*WHAT YOU ARE ASKED TO DO:* In the entries below, begin at the line that has "Kaufland Kaufland: Wochenangebote", stop after the line that has "La categoría alimenticia", and output those lines exactly with no pictures.

*DATA SUPPLIED:*
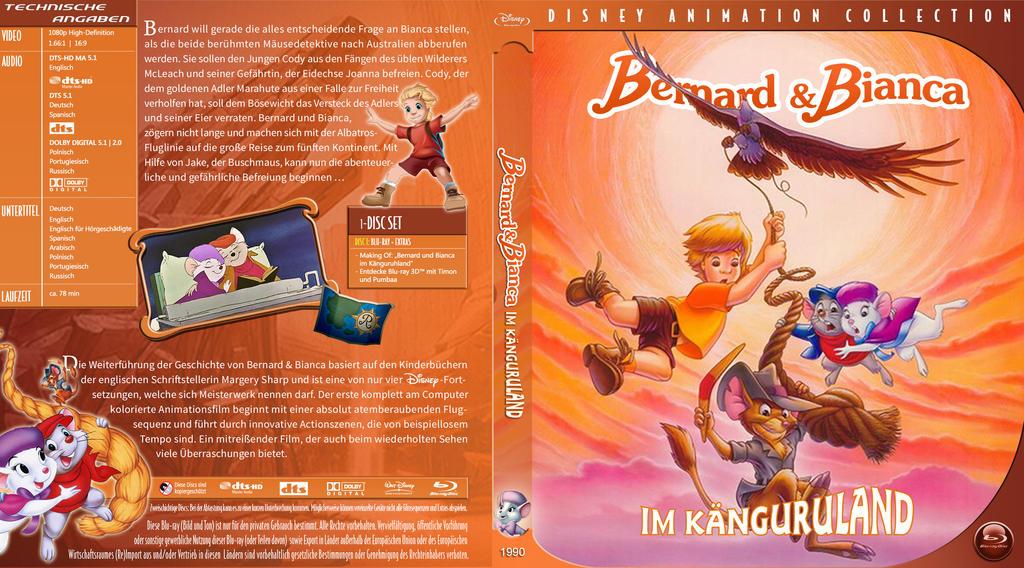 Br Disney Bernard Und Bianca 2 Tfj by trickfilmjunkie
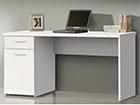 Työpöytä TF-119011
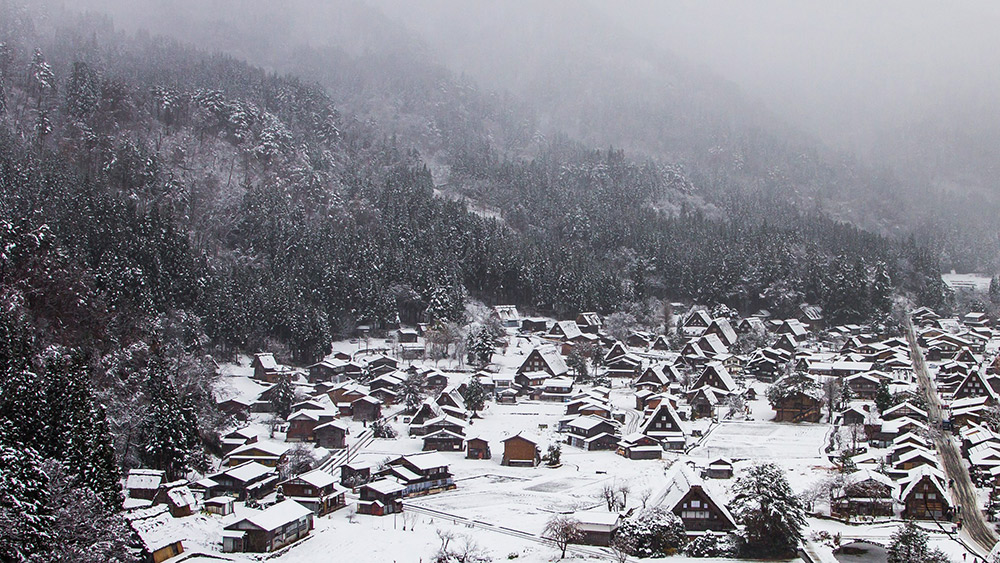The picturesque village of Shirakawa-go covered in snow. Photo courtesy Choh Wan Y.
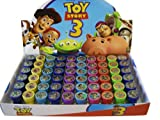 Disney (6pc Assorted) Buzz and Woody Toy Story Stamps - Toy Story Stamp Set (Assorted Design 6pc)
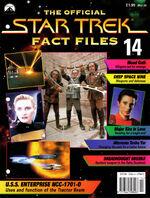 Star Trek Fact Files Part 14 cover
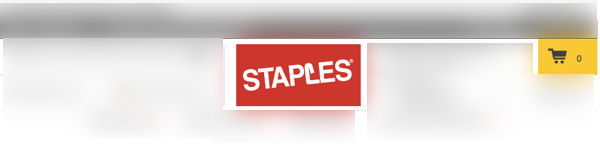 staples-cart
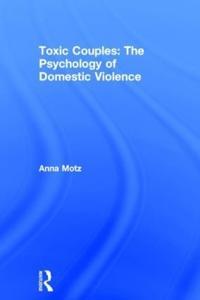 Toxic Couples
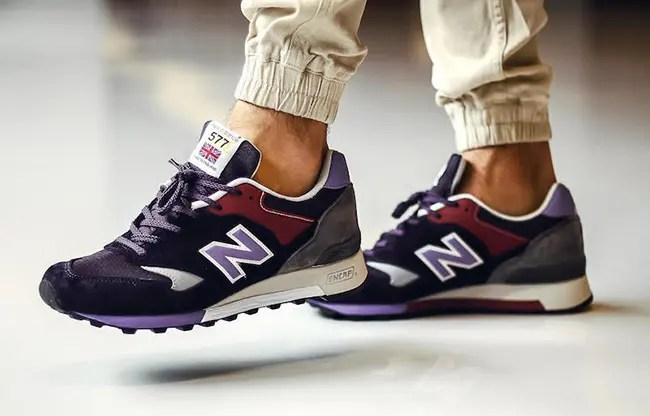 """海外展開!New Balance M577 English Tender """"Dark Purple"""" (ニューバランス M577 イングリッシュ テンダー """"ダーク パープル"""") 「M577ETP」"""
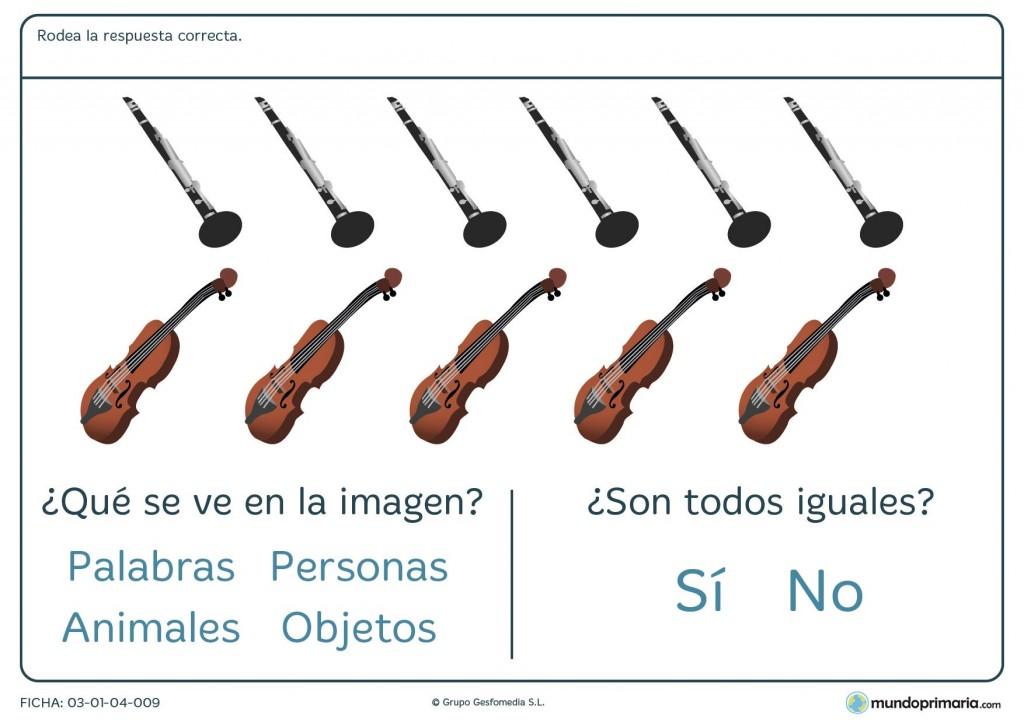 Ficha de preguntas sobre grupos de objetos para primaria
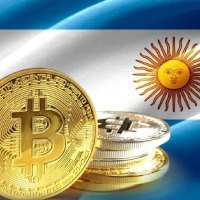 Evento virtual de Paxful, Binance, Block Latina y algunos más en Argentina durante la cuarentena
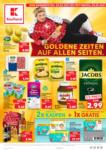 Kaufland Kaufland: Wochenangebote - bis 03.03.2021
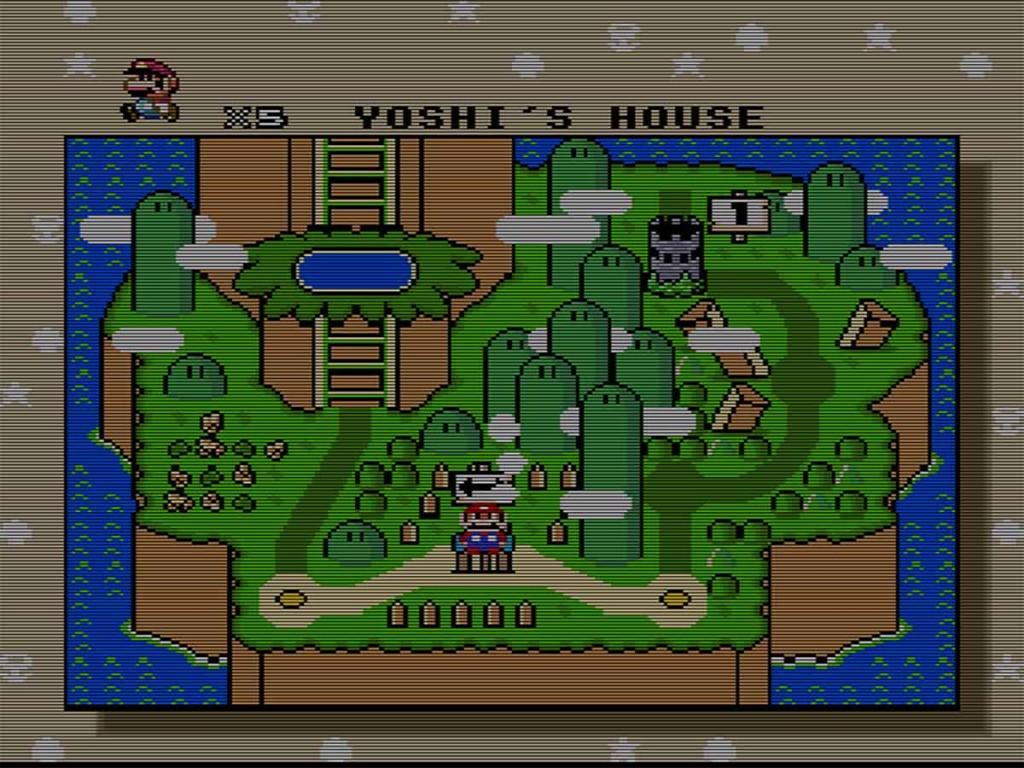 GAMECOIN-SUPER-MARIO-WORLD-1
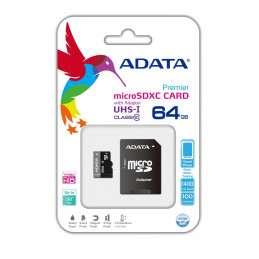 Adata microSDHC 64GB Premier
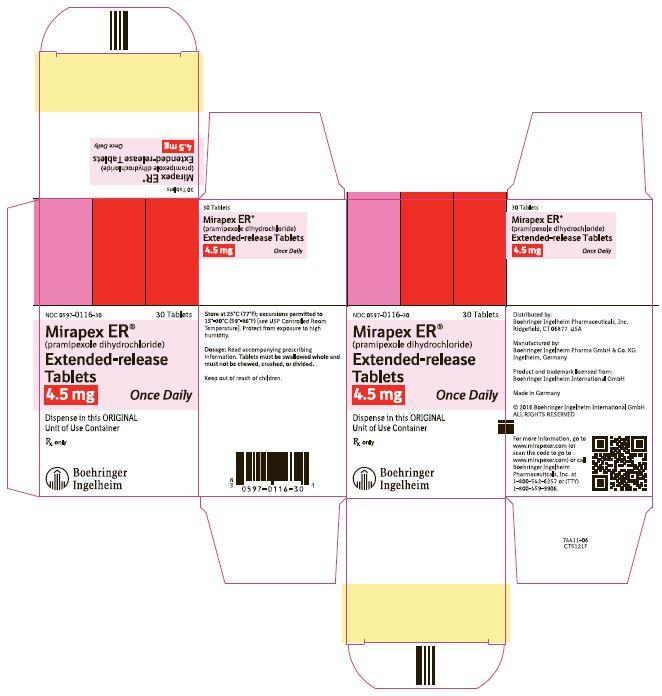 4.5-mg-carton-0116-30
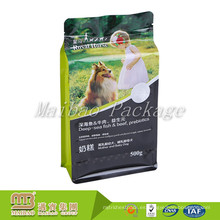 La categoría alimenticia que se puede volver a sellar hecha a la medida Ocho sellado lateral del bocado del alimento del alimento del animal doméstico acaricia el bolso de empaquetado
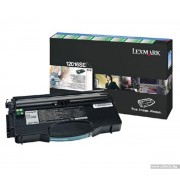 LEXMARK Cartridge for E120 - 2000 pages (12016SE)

*SOLUTION TO THE EXERCISE:*
 Kaufland Kaufland: Wochenangebote - bis 03.03.2021
 GAMECOIN-SUPER-MARIO-WORLD-1
 Adata microSDHC 64GB Premier
 4.5-mg-carton-0116-30
 La categoría alimenticia que se puede volver a sellar hecha a la medida Ocho sellado lateral del bocado del alimento del alimento del animal doméstico acaricia el bolso de empaquetado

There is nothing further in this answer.